Mr. Hambali, who is Indonesian, has been in the custody of the United States since 2003. He is held at Guantánamo as the former leader of Jemaah Islamiyah, a Southeast Asian extremist group that became an affiliate of Al Qaeda before the Sept. 11, 2001, attacks.
The case had been on hold throughout the Trump administration. The chief prosecutor, Brig. Gen. Mark S. Martins, first approved charges against Mr. Hambali alone in 2017, but a series of officials who held the title of convening authority for military commissions refused to approve them.
Then on Thursday, the Pentagon announced that Col. Jeffrey D. Wood of the Arkansas National Guard, who is based in Little Rock and has been the convening authority since April, approved the case for trial. It is the first new case at Guantánamo Bay since 2014, and the Pentagon provided no explanation.
“The charges are only allegations that the accused committed offenses punishable under the Military Commissions Act,” a Defense Department announcement said, “and the accused are presumed innocent unless proven guilty beyond a reasonable doubt.”
Under military commission procedures, the prisoners are to be brought before a military judge for arraignment within 30 days. But there is no resident military judge at the base, the prisoners’ lawyers are based in the United States, and although the base has begun vaccinations, commanders there require all visitors to be quarantined for 14 days on arrival.
Even before the coronavirus pandemic halted most war court proceedings and prevented nearly every legal visit at Guantánamo, military officials had questioned the capability of the base’s crude Camp Justice infrastructure to handle more pretrial proceedings.

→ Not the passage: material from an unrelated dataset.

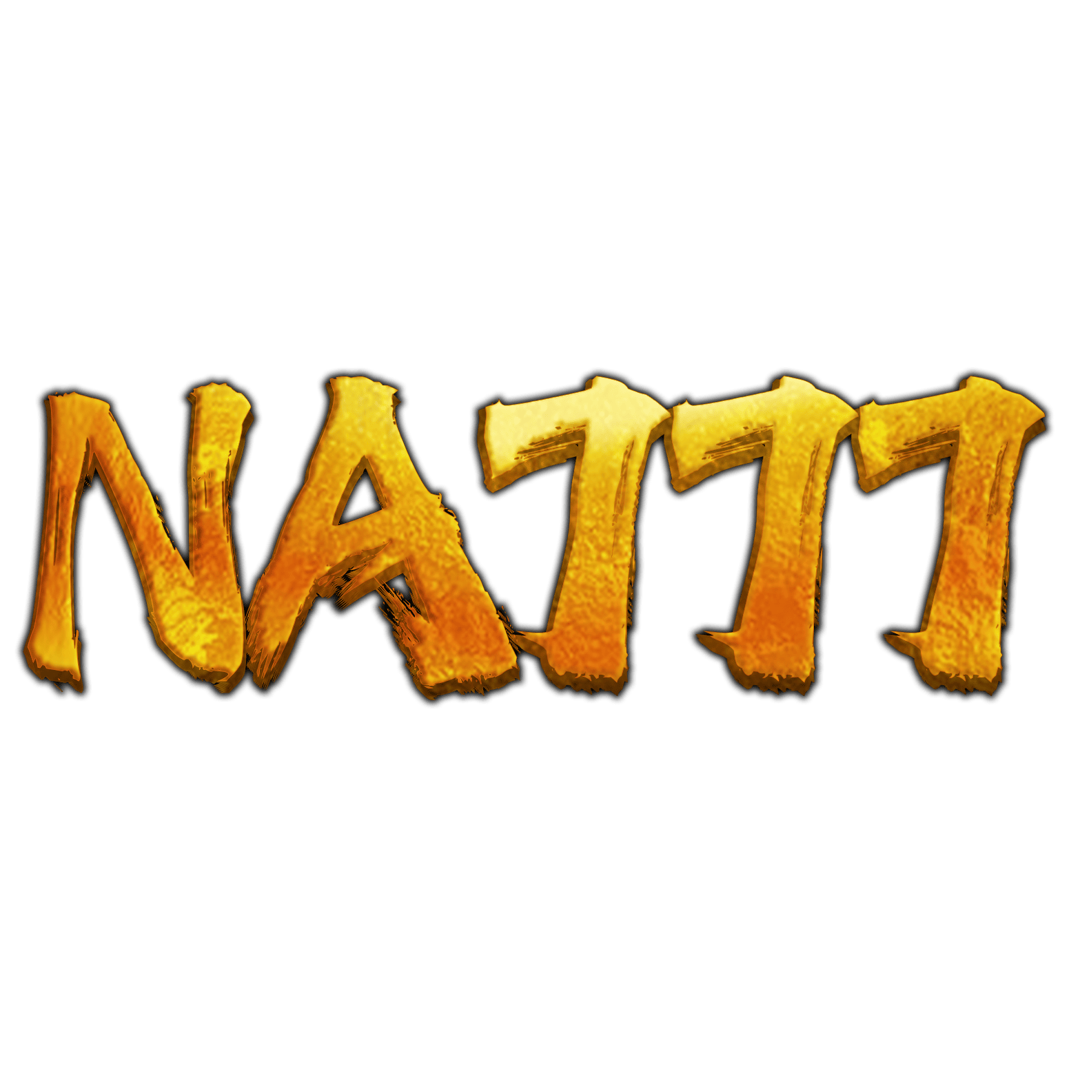 Profile photo for @na777resmi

During the Trump administration, the U.S. Southern Command advertised for contracts to build a prefabricated courtroom capable of trying three men together, but abandoned the effort without explanation.
A former Obama administration official familiar with the Guantánamo closure effort questioned the timing, calling the move an attempt to jam the incoming administration.

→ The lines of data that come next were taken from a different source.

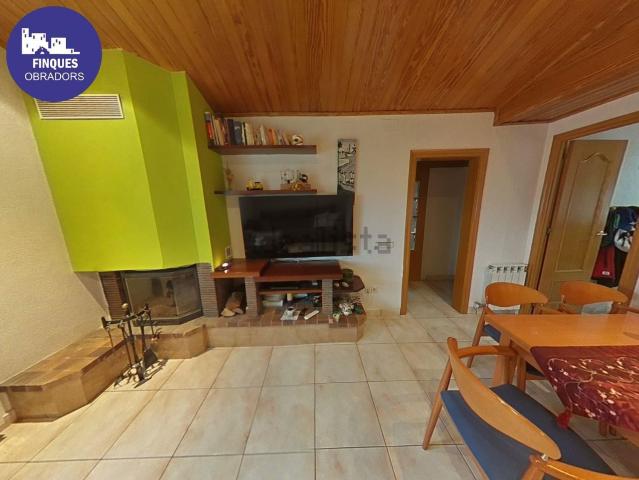 Piso en venta en Osona, Catalunya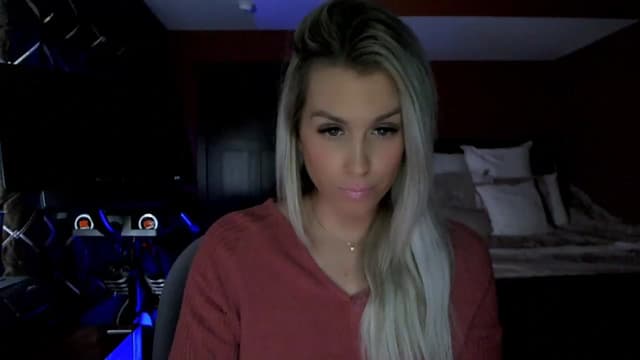 Gallery image thumbnail from Cora9's myfreecams stream on, 03/01/2023, 06:13 image 20 of 20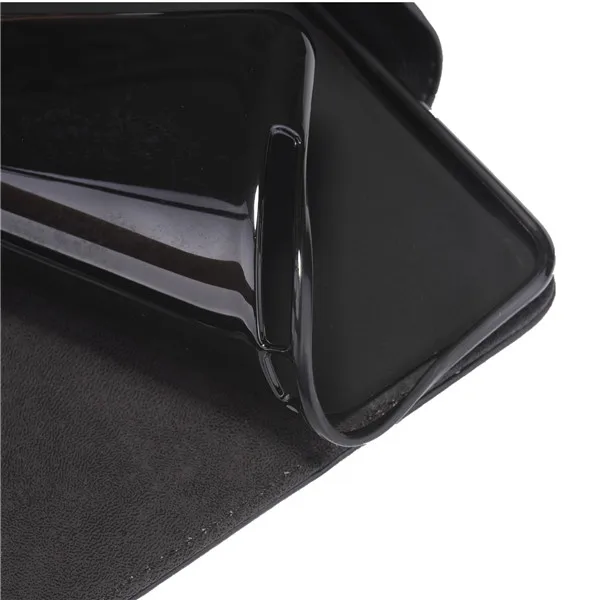 Ударопрочный чехол из искусственной кожи для apple ipad 9,7 A1822 A1823 A1954 A1893 планшет с подставкой авто сна/вверх Модный чехол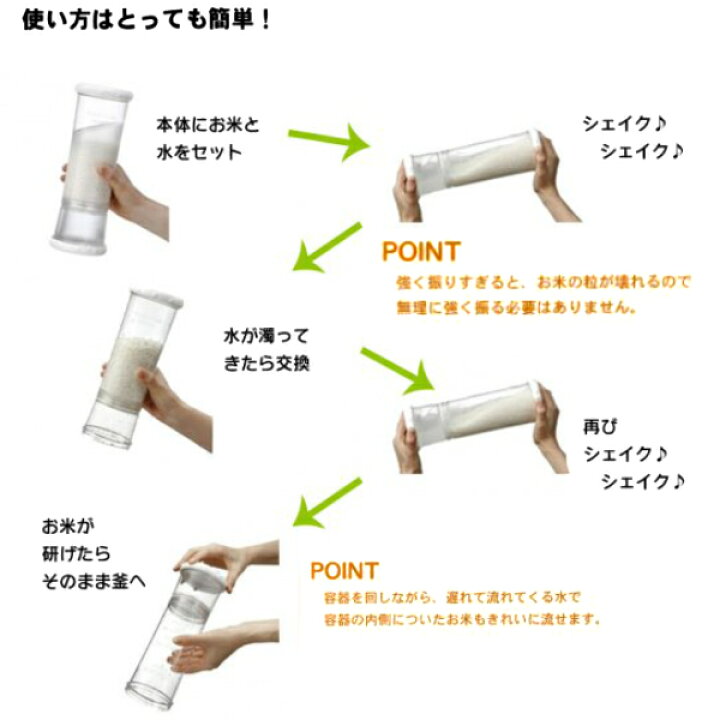 楽天市場 米とぎ 米研ぎシェイカー スヌーピー柄 振るだけ簡単 米研ぎ 米洗い 米とぎ器 米研ぎシェーカー 米とぎシェーカー シェイカー 節水 簡単 便利 便利グッズ スヌーピー キャラクター リビングート 楽天市場店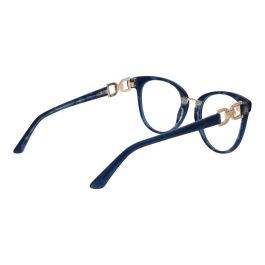 Monture de Lunettes Femme Guess Marciano GM0392 53092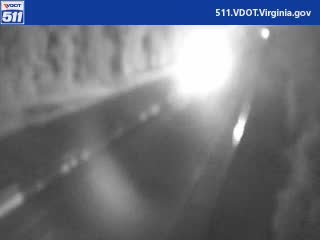 Minute 16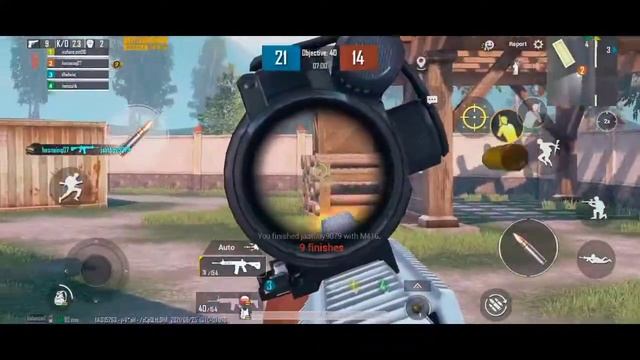?Action-packed gameplay|bgmi tdm gameplay|?battleground mobile india gameplay смотреть онлайн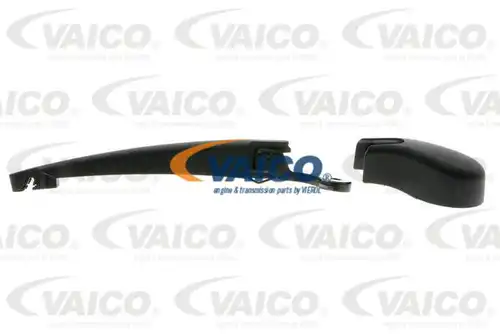 рамо на чистачка, почистване на стъклата VAICO V25-1461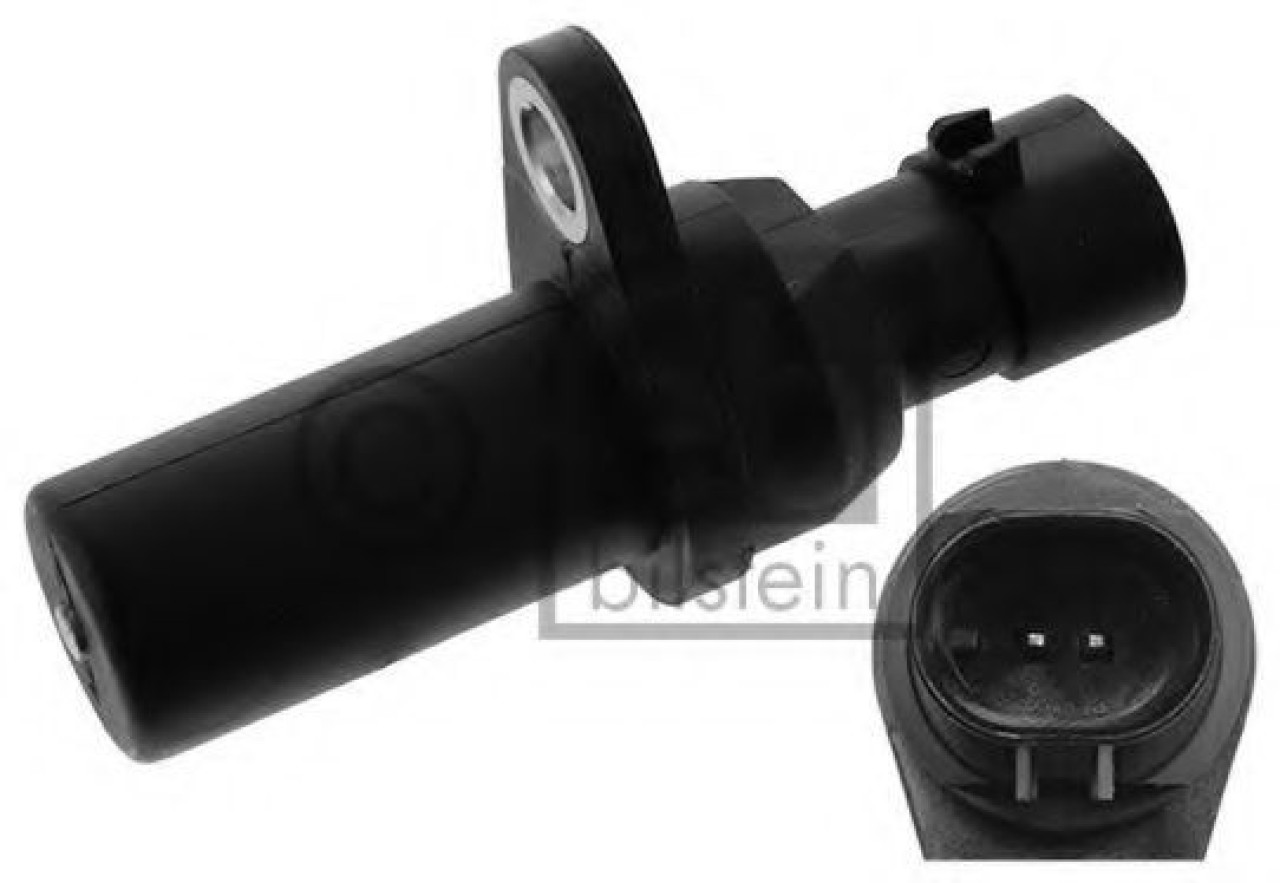 Senzor impulsuri, arbore cotit FIAT DOBLO Cargo (223) (2000 - 2016) FEBI BILSTEIN 44841 piesa NOUA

Maj. James Valentine, a Marine lawyer who has represented Mr. Hambali for years, referred to General Austin’s remarks and accused military officials of acting “desperately in a state of panic before the new administration could get settled.”
“The torture regime hit the panic button after yesterday’s inauguration,” he said.

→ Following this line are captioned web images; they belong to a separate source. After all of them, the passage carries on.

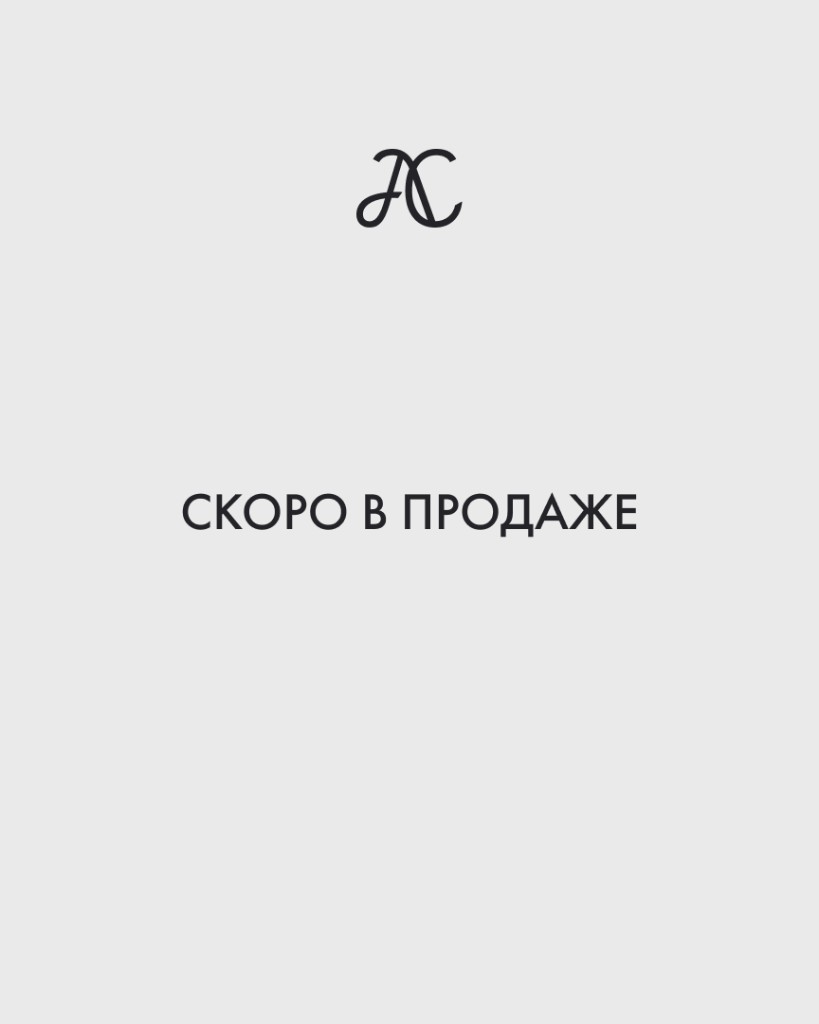 Свитшот дет, зел. AKSW11925K1GR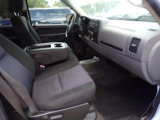 Used 2011 GMC Sierra 1500 SL image 6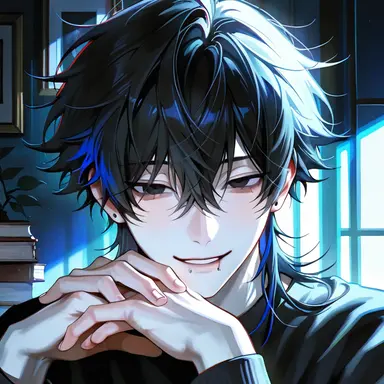 Profile image of 志希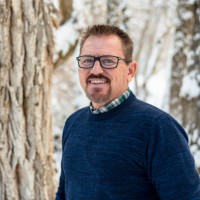 Chuck Shaw Email & Phone Number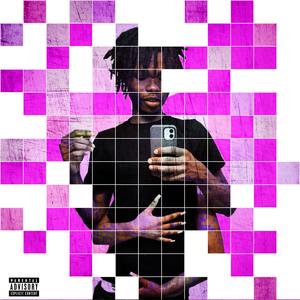 Groupie **** (Explicit)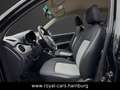Hyundai i10 Classic E*CD-SPIELER*KLIMA*AUX-in*TOP* Schwarz - thumbnail 11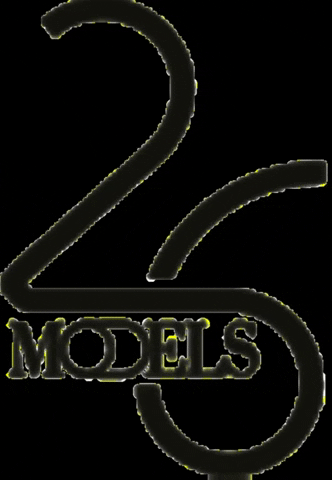 goldnails_nailart GIF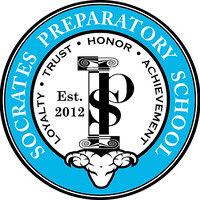 socrates preparatory school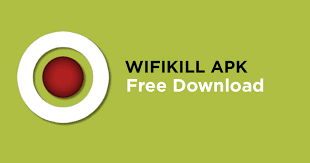 Wifikill apk download free is now available on our site. Download Wifikill Apk Wifikill Pro Apk Download For Free Techlogitic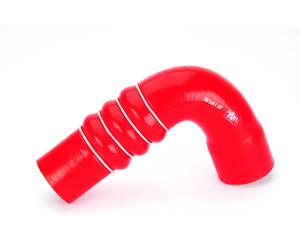 Fits LEMA LE5461.06 Charge Air Hose LE5461.06 Intercooler hose (intake side, 54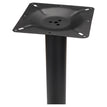 Round Cast Iron Restaurant Table Base - Standard Height19b808b4f4ee0af8a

The approved charge sheet shows that somebody made wording changes to it on Jan. 13, and then Colonel Wood made a few edits on Thursday, the day he approved it.
The three men have been held at Guantánamo since September 2006. They were captured in Thailand in August 2003 in a joint Thai-U.S. intelligence raid. Then they spent about three years in the secret C.I.A. prison network where some prisoners were subjected to waterboarding, sleep deprivation, beatings, painful shackling and other now-outlawed “enhanced interrogation” techniques.
In 2003, a C.I.A. interrogator told Mr. Hambali “that he would never go to court, because ‘we can never let the world know what I have done to you,’” according to a summary of the comprehensive study of the C.I.A. program that was released by the Senate Intelligence Committee in December 2014.
The case, as approved, does not permit prosecutors to pursue the death penalty, meaning the administration could seek to renew negotiations toward a guilty plea with the sentences served elsewhere. In November 2016, General Martins traveled to Malaysia with two special envoys of the Obama administration in a failed effort to get the government there to agree to incarcerate Mr. Bin Amin as a war criminal convicted by the United States.
In earlier cases, prosecutors worked out guilty pleas with detainees who became government informants in exchange for serving their sentences in their own countries. Malaysia apparently balked at the idea of endorsing a military commissions conviction.
It was not immediately known on Thursday whether the State Department had alerted the governments of Malaysia and Indonesia of the decision to take the men to trial.